Kalau kita mengamati kitab-kitab  yang digunakan di pesantren-pesantren ada  diantaranya kitab yang berisi cerita-cerita  fiktif seperti kitab al-Qira’tur rasyidah atau  biasa disebut kitab muthala’ah yang disusun  oleh Abdul Fattah shabry dan Ali Umar.

Di  dalamnya terdapat kisah-kisah yang memberi  motivasi, pelajaran hidup, dan kehidupan  binatang. Seperti kisah al-Asad wal Fa’rah,  at-Tahawun, sur’atul Khathir, at-taqlidul  a’ma dll.yang semuanya berisi tentang hal-hal yan baik dan memberikan pelajaran  kapada para pembacanya agar senantisa  berbuat baik. Kalau demikian adanya maka  cerita-cerita fiktif itu hukumnya mubah.  Apalagi disana terdapat pelajaran bahasa  atau tarkib allughah.

Tetapi ada juga  ulama  muta’akhirin yang menyatakan “Apabila  kegiatan membaca atau menulis kisah fiksi  ini membuat seseorang lalai dari perkara  yang hukumnya wajib, maka kegiatan ini  hukumnya haram. Dan apabila kegiatan ini  melalaikan seseorang dari perkara yang  hukumnya sunnah maka kegiatan ini  hukumnya makruh. Dalam setiap kondisi,  waktu seorang muslim sangat berharga, jadi  tidak boleh bagi dirinya untuk menghabiskan  waktunya untuk perkara yang tidak ada  manfaatnya.( Syaikh Shalih bin Fauzan Al  Fauzan)

Wal hashil seorang muslim harus  pandai-pandai menimbang perbuatannya.  Kalau perbuatannya hanya menghasilkan  kesia-siaan maka lebih baik ditinggalkan. Dan  apabila perbuatannya akan menadatangkan  manfaat bagi dirinya dan orang lain  maka  hendaklah ia melakukannya.
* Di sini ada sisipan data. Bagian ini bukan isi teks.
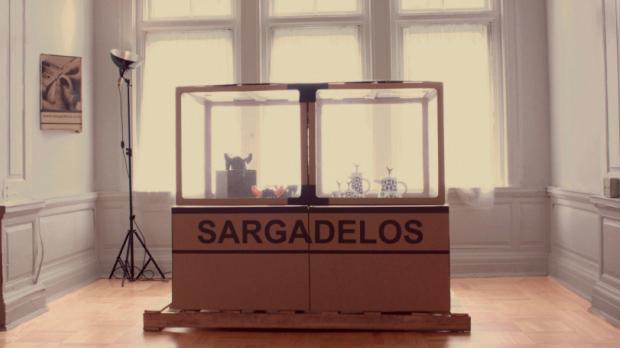 Contemporary-Crafts-Sargadelos
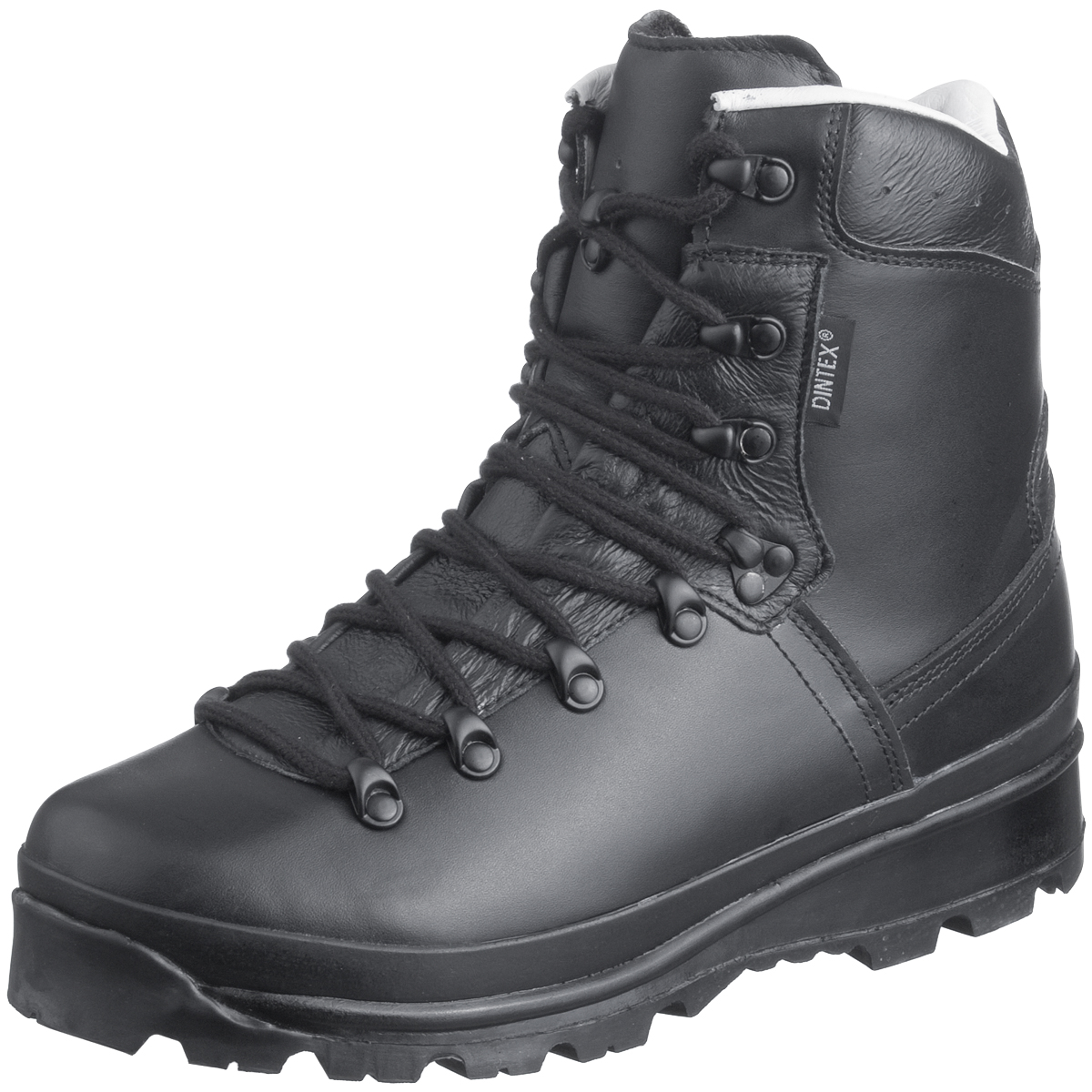 Mil-Tec German Army Mountain Boots Black | Boots ...
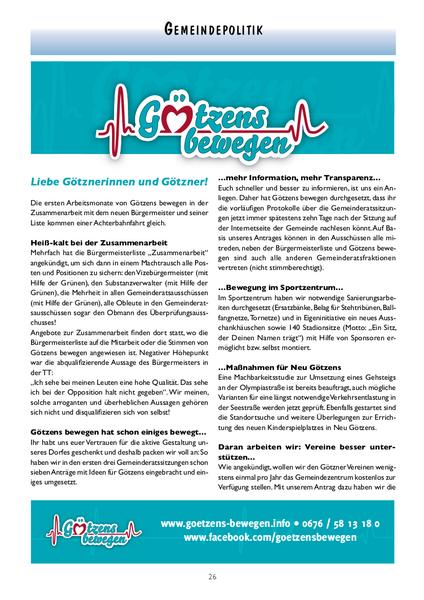 gemeindezeitung-juli-2016 (Kopie).png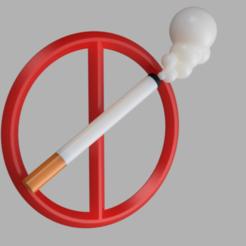 Download free 3MF file No smoking sign • 3D printer design, MAyobe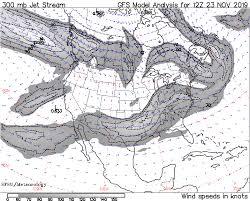Crws Jet Stream Map Menu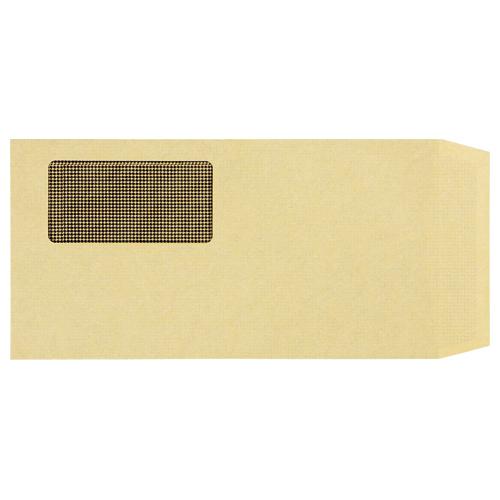 TANOSEE 窓付封筒 裏地紋付 ワンタッチテープ付 長3 70g/m2 クラフト 1パック(100枚)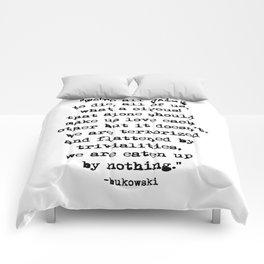 Charles Bukowski Quote Circus Comforters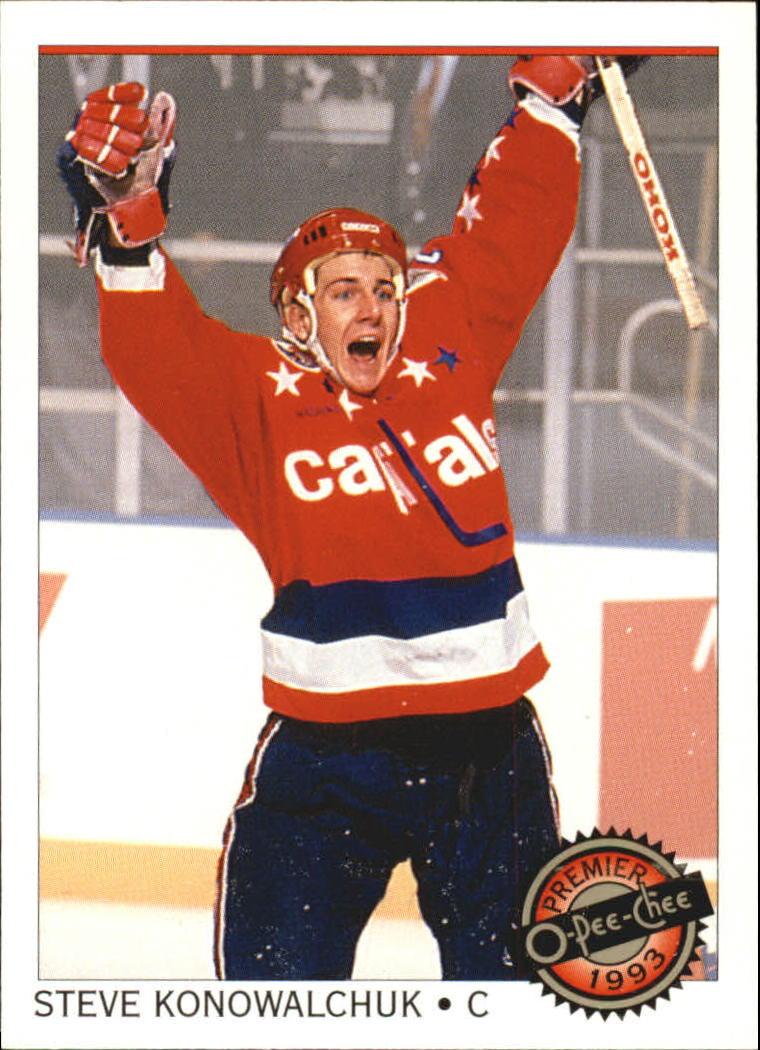 1992-93 OPC Premier #15 Steve Konowalchuk RC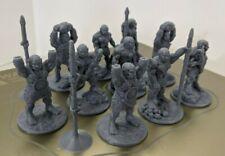 Ogre Warband 28mm scale Dragonlock Miniatures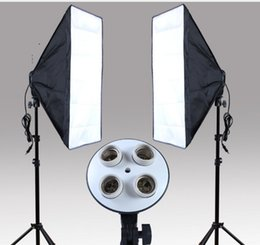 Wholesale Photo Socket - Photography Studio Kits 3 pcs Photo Studio Lighting Kit with 1Softbox   1*4in1 Bulb Socket  1* Light Stand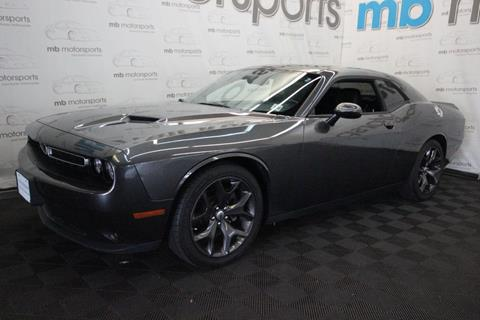 2017 Dodge Challenger for sale in Asbury Park, NJ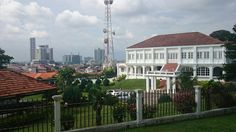 Malacca Day View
Sebagiamana  ungkapan yang sering kita dengar “sebaik-baik manusia adalah orang yang memberi  manfaat bagi orang lain”. Wallahu a’lam[]

Berenang Memakai Kerudung

Assalamu’alaikm.wr.wb..slm knal bwt driser  smua. sy mo nNya tntg akhwat,sbnar.a bleh  tdk ktka brenang memakai krudung??krna  ad yg blng bleh,ad jg blng tdk bleh..mhon  pnjelsan sngkt.a  y..syukron.!n,n  _hamba  ALLAH dr SMKN 2 sukabumi

Saudaraku yang yang taat kepada  Allah,  Kolam renang saat ini dan pemandian  umum faktanya adalah sama. Maka hukum  keduanyapun dianggap sama. Rasulullah  saw. Pernah bersabda: “Siapa yang beriman kepada Allah dan  hari akhir, janganlah ia masuk ke kamar  mandi (umum) kecuali dengan mengenakan  kain penutup tubuh.” Diriwayatkan oleh An-Nasa`i dan Al-Hakim, ia menshahihkannya di  atas syarat Muslim, dan hadits ini memiliki  syawahid (pendukung).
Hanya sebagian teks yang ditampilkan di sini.